U.S. Sen. Charles Schumer is supporting a plan to prevent the Federal Helium Reserve from closing, arguing a shutdown would negatively impact local employers like Praxair and Roswell Park Cancer Institute.
Helium has been in the news recently with reports of a worldwide shortage that has driven up the price of the inert gas. The federal government has kept a huge reserve of helium in Amarillo, Texas, since the early 1990s, but decided in the mid-1990s to get out of the helium business. The reserve has been selling off its supply at what many say is below market costs. Meanwhile, private helium refineries have not been built as quickly as anticipated, which has helped drive up the price.
Schumer on Monday appeared at Praxair Inc. in the Town of Tonawanda to offer his support for the Helium Stewardship Act, which is designed to reauthorize operation of the reserve. The legislation also seeks to stimulate development of private sources of helium.
"American manufacturing, high-tech and medical industries are already struggling to deal with helium shortages and cannot afford to have a devastating disruption in the market," Schumer said in a statement.

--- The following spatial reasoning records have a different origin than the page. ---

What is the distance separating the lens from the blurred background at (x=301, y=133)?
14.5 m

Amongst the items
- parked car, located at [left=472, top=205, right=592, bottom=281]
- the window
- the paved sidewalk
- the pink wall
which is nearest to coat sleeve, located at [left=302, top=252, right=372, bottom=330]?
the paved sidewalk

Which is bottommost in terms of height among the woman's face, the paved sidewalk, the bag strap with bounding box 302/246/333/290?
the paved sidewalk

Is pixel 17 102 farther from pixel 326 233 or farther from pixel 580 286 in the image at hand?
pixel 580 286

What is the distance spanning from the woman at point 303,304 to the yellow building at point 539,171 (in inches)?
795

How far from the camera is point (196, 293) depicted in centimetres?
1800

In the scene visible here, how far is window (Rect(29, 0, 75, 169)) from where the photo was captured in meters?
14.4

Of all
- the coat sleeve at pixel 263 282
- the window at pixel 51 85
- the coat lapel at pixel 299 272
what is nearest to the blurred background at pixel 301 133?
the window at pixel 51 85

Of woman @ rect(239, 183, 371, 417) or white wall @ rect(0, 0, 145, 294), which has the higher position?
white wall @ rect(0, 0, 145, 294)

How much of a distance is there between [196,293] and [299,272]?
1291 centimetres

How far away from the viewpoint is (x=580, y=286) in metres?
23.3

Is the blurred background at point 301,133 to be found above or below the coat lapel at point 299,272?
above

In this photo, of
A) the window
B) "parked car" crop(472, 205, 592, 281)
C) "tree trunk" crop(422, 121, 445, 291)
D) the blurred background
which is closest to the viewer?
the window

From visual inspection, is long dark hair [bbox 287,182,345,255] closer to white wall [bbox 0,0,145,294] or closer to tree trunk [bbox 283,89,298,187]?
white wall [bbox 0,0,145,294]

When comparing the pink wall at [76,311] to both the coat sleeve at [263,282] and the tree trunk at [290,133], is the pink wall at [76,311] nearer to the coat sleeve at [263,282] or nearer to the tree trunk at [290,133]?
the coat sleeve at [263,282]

The Democratic senator said upstate employers including Praxair, Dresser-Rand, Corning Inc., Roswell Park and the University at Buffalo count on access to a reliable and inexpensive supply of helium, for production or research.
The Helium Stewardship Act would keep the reserve open, selling off helium "more carefully" and at market rates, Schumer said. It would also encourage private producers to extract more helium or recycle helium they already have.
The semiconductor industry is also supporting the legislation, saying a domestic supply of helium is critical to its manufacturing process.